# [Passage shown]
- - - - - - -

# Black australop pullet?



## Riri1313 (Jul 14, 2021)

I have two chicks that I got at a couple days old that were both suppose to be female, one is 8 weeks and one is 7 however the 8 week old (pictured) seems to be much larger then the other one just wondering if it’s actually female??


----------



## robin416 (Sep 8, 2013)

This is way too close for me to even toss out a guess. I'll bet @imnukensc will know. Ken is good with sexing the birds if they're old enough.


----------



## Riri1313 (Jul 14, 2021)

robin416 said:


> This is way too close for me to even toss out a guess. I'll bet @imnukensc will know. Ken is good with sexing the birds if they're old enough.


----------



## Riri1313 (Jul 14, 2021)

Riri1313 said:


> View attachment 41398


Oops didn’t mean to post that 😂


----------



## robin416 (Sep 8, 2013)

Riri1313 said:


> Oops didn’t mean to post that 😂


LOL It happens. Now we just need to wait for Ken.


----------



## imnukensc (Dec 5, 2020)

I don't see anything that says cockerel at this point, but that doesn't necessarily mean it isn't one. Sorry if that seems wishy washy, but sometimes ya just can't tell for certain. For now, I'm going with pullet.


----------



## Riri1313 (Jul 14, 2021)

imnukensc said:


> I don't see anything that says cockerel at this point, but that doesn't necessarily mean it isn't one. Sorry if that seems wishy washy, but sometimes ya just can't tell for certain. For now, I'm going with pullet.

- - - - - - -

# [Information provided]
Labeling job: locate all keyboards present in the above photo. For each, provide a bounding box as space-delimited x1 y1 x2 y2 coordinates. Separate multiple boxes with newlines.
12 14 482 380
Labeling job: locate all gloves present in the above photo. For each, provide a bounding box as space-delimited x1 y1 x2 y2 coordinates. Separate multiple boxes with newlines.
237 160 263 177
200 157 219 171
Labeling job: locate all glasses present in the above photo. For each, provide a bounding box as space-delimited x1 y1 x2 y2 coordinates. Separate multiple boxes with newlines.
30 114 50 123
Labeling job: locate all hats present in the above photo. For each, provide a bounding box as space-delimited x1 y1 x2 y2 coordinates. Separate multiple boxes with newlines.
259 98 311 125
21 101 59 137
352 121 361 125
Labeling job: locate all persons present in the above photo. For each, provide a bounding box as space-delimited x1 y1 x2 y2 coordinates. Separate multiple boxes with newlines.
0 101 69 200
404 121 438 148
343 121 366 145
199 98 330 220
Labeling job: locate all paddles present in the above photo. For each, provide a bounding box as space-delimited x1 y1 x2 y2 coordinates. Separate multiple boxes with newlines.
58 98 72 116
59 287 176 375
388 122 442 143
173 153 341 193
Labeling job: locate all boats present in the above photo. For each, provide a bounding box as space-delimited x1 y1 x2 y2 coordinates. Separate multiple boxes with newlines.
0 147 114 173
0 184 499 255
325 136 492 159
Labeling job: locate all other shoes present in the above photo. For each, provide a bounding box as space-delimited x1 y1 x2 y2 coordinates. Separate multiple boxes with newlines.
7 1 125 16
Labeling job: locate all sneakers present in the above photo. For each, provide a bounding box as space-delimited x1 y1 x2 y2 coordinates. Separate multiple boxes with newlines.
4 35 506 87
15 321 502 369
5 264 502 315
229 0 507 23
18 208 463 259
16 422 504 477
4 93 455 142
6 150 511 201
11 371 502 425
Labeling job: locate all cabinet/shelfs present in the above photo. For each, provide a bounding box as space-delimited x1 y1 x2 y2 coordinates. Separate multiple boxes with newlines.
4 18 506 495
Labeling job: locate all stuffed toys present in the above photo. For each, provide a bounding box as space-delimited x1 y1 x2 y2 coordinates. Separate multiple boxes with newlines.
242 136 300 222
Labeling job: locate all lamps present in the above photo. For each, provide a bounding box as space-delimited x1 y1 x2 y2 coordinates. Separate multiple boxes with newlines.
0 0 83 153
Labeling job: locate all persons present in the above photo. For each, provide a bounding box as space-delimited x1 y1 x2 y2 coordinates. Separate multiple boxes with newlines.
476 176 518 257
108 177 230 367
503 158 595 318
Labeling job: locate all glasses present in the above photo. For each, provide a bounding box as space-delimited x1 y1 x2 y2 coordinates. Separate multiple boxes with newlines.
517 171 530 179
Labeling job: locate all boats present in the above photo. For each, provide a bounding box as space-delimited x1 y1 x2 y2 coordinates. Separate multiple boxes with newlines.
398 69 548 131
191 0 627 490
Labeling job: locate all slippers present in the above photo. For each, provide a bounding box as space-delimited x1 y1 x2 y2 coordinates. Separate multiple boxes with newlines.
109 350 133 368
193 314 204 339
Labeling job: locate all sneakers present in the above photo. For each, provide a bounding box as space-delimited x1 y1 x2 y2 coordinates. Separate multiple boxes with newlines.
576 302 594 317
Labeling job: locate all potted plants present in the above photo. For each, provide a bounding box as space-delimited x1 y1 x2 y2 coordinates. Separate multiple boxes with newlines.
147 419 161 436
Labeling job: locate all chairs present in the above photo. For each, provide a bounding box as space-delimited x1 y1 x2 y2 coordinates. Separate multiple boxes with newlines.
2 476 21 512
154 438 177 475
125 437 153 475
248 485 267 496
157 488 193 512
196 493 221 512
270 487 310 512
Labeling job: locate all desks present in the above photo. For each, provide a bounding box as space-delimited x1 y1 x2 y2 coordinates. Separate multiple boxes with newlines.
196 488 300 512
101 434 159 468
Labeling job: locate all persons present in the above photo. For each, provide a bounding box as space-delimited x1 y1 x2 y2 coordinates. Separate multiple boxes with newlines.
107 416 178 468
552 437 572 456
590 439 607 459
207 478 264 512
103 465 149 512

- - - - - - -

# [Problems to solve]
a. Extract everything from "# Black australop" down to "it’s actually female??" in the chicken forum thread, word for word.
b. Convert the lines of the rows, everything from the line containing "Labeling job: locate all other" down to the line containing "191 0 627 490", both included, into a numbered list. Leave out any blank lines.
The chicken forum thread and the rows have no connection to each other.

# [Solutions to the tasks]
a.
# Black australop pullet?



## Riri1313 (Jul 14, 2021)

I have two chicks that I got at a couple days old that were both suppose to be female, one is 8 weeks and one is 7 however the 8 week old (pictured) seems to be much larger then the other one just wondering if it’s actually female??

b.
1. Labeling job: locate all other shoes present in the above photo. For each, provide a bounding box as space-delimited x1 y1 x2 y2 coordinates. Separate multiple boxes with newlines.
2. 7 1 125 16
3. Labeling job: locate all sneakers present in the above photo. For each, provide a bounding box as space-delimited x1 y1 x2 y2 coordinates. Separate multiple boxes with newlines.
4. 4 35 506 87
5. 15 321 502 369
6. 5 264 502 315
7. 229 0 507 23
8. 18 208 463 259
9. 16 422 504 477
10. 4 93 455 142
11. 6 150 511 201
12. 11 371 502 425
13. Labeling job: locate all cabinet/shelfs present in the above photo. For each, provide a bounding box as space-delimited x1 y1 x2 y2 coordinates. Separate multiple boxes with newlines.
14. 4 18 506 495
15. Labeling job: locate all stuffed toys present in the above photo. For each, provide a bounding box as space-delimited x1 y1 x2 y2 coordinates. Separate multiple boxes with newlines.
16. 242 136 300 222
17. Labeling job: locate all lamps present in the above photo. For each, provide a bounding box as space-delimited x1 y1 x2 y2 coordinates. Separate multiple boxes with newlines.
18. 0 0 83 153
19. Labeling job: locate all persons present in the above photo. For each, provide a bounding box as space-delimited x1 y1 x2 y2 coordinates. Separate multiple boxes with newlines.
20. 476 176 518 257
21. 108 177 230 367
22. 503 158 595 318
23. Labeling job: locate all glasses present in the above photo. For each, provide a bounding box as space-delimited x1 y1 x2 y2 coordinates. Separate multiple boxes with newlines.
24. 517 171 530 179
25. Labeling job: locate all boats present in the above photo. For each, provide a bounding box as space-delimited x1 y1 x2 y2 coordinates. Separate multiple boxes with newlines.
26. 398 69 548 131
27. 191 0 627 490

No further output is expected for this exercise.